A poor classification performance indicates that the protected data closely resemblance the original data.
The values range form 0 to 1, where 0.5 is the ideal result.
Machine Learning Utility: Results of the Machine Learning Utility are shown in three tables. The frist two tables display the scores for the original and protected data. Scores range from 0 to 1, where 1 indicates a good machine learning utility. The third table compares the machine learning utility of both datasets. A score of 0 means the machine learning utility performs identical.
For each classifier, the following metrics are calculated:
Accuracy: Percentage of correctly classified samples
Balanced Accuracy: Mean of sensitivity (percentage of correctly identified positives) and specificity (percentage of correctly classified negatives)
F1 Score: Different way to measure the accuracy taking into account the sensitivity (percentage of correctly identified positives) and precision (ratio of correctly identified positives and positive classified samples)
ROC AUC: Receiver Operator Characteristic Area Under the Curve measures the balance between true positives and false-positive across all classes
Risk Evaluation
The Risk Evaluation section presents a set of specific metrics for each attribute, helping to gauge the integrity and security of your data. The metrics include:
Overall Risk: A risk score that indicates higher risks with increasing scores, providing a clear signal of potential vulnerabilities.
Risk Confidence: The confidence interval associated with the overall risk score, offering a statistical range for understanding the precision of the risk estimate.
Successful Attack: This metric represents the ratio of attacks that were successful. Higher rates may point to systematic disparities between the protected data and the original dataset.
Error Rate: Placeholder for the Error Rate.
Inference Rate:This measures how many attribute values can be successfully inferred from other attributes, helping identify potential privacy leaks from inferable information.
These evaluations collectively offer a comprehensive overview of the strengths and weaknesses in your data protection strategy, guiding future improvements.
Color Scale
To give an impression about the evaluation, all statistical values are encoded with a color scale.
By default, blue represents the value of the original dataset, and a diverging color scale from green to red gives a rough assessment of the statistical value.
This color scale can be changed by clicking on the “Metrics” button on the left navigation bar.
A color legend of the current color scale can bee opened by clicking on the button above graphs and and tables.
Exporting Results
The Export Section is your go-to area for exporting your project’s data and configurations, with export buttons conveniently located in the sidebar for easy access.
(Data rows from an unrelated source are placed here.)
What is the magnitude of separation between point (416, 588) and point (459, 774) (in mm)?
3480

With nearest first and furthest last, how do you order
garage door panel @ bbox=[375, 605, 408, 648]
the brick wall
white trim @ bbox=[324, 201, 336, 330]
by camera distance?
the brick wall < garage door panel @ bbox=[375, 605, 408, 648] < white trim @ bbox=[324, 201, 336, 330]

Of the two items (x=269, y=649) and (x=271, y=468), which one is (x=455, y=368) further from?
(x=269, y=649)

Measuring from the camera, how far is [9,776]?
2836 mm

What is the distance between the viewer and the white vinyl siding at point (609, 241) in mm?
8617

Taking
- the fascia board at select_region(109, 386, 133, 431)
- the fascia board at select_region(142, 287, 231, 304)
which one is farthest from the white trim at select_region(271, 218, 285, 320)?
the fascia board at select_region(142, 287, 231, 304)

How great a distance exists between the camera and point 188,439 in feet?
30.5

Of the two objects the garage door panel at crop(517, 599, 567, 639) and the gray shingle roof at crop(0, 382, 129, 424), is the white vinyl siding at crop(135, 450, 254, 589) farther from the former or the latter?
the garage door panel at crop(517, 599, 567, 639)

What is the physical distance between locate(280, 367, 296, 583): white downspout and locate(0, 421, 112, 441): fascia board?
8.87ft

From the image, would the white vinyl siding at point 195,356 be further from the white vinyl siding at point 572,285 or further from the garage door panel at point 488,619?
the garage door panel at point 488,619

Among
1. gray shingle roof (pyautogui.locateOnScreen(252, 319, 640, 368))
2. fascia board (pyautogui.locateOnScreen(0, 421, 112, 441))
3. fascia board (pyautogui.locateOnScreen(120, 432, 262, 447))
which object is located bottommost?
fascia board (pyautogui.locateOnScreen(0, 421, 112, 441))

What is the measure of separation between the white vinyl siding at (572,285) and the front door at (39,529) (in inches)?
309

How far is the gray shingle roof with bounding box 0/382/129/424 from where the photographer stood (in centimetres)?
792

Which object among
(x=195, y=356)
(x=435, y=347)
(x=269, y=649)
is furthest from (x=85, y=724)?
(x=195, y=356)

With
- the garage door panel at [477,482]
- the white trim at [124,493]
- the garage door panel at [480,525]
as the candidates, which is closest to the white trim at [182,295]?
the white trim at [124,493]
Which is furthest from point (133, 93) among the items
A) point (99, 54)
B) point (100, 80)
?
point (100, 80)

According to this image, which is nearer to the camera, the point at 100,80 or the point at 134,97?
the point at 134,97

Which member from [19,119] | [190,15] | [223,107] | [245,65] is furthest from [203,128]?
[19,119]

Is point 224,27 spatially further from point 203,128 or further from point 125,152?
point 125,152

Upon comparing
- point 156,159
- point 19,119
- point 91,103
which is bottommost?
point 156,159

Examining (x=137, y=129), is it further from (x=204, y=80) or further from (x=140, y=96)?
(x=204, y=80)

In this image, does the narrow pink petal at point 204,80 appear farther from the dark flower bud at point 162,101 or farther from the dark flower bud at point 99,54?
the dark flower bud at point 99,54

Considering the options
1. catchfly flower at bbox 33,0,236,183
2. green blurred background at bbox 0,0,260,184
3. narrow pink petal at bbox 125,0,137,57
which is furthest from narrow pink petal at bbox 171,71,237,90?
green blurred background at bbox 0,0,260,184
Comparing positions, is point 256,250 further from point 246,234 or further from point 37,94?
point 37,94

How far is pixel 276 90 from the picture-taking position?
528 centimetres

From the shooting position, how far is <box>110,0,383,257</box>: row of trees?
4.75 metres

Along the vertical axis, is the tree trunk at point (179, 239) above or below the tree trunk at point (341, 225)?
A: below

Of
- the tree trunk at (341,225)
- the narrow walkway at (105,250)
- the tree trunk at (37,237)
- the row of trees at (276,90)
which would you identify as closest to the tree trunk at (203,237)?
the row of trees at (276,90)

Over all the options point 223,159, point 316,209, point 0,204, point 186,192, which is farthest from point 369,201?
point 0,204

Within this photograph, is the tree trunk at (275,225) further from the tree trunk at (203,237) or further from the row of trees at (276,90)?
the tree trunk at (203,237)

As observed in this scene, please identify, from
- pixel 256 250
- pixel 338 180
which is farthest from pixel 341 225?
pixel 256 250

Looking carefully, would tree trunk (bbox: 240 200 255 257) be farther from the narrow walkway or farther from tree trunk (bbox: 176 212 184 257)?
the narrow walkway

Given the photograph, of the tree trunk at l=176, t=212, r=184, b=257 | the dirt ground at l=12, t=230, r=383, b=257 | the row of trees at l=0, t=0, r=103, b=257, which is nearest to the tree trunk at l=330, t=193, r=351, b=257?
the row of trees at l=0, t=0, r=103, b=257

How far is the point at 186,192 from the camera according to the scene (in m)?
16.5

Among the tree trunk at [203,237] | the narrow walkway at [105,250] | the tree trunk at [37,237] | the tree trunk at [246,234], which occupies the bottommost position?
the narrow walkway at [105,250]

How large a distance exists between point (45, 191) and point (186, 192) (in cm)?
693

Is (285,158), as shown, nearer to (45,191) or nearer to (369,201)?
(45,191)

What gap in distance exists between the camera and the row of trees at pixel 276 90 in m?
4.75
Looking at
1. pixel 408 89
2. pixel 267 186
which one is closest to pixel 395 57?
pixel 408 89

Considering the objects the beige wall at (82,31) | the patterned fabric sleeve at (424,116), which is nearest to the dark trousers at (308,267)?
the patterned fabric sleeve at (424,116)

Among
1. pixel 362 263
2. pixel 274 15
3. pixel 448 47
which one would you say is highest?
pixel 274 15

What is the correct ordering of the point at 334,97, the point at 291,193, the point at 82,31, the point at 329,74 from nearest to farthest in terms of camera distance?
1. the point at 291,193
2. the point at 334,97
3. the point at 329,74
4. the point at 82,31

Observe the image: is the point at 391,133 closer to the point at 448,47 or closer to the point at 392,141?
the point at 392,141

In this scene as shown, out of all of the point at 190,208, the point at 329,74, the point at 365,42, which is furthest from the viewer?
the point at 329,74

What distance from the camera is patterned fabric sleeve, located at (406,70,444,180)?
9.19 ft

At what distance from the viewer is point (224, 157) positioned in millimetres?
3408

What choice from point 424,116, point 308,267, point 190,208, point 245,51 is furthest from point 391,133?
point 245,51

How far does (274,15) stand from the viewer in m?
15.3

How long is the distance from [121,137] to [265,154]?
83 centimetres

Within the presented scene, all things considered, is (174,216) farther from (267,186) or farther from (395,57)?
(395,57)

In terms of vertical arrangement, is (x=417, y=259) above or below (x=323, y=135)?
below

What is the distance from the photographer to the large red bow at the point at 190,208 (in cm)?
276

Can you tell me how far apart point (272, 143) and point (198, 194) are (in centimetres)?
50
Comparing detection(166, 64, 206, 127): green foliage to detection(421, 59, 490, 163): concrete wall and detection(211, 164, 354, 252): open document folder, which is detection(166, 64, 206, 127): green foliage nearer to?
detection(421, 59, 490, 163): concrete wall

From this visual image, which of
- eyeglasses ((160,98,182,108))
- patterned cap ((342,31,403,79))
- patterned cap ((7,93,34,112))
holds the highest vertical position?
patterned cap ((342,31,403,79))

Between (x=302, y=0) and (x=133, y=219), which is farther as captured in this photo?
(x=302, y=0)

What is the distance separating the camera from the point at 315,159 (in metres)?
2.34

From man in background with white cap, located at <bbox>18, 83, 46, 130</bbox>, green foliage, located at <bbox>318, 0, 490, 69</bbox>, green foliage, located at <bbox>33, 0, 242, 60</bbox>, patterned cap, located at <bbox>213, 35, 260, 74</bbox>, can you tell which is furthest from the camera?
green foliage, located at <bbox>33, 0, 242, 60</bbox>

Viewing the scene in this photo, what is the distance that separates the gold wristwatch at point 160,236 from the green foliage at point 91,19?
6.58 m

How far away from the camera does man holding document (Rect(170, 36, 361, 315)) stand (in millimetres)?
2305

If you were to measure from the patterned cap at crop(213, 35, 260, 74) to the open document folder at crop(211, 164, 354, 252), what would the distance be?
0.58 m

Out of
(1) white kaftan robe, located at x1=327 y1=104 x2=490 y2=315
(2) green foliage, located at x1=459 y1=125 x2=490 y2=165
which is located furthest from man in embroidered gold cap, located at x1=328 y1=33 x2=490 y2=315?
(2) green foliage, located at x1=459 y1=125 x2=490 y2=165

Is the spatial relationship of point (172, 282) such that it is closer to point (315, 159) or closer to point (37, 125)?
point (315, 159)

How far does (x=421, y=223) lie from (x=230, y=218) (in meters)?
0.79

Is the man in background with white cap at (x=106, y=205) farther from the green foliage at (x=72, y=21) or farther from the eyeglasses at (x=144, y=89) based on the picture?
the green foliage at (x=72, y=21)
The primary export option is the Project Download, which generates a comprehensive export package encompassing all aspects of your project. This includes the original data, synthetic and anonymized data sets, train and test data used during evaluation, all configuration settings, and the results from the evaluation process. It serves as the main export function, intended for use after completing your data protection workflow, ensuring you have a complete record of your project.
In addition to this, there’s a Configuration Export option, allowing you to export specific configurations for later use. Users can select which configurations to export from a list of previously configured steps, providing flexibility and convenience in managing and reusing your setup across future projects.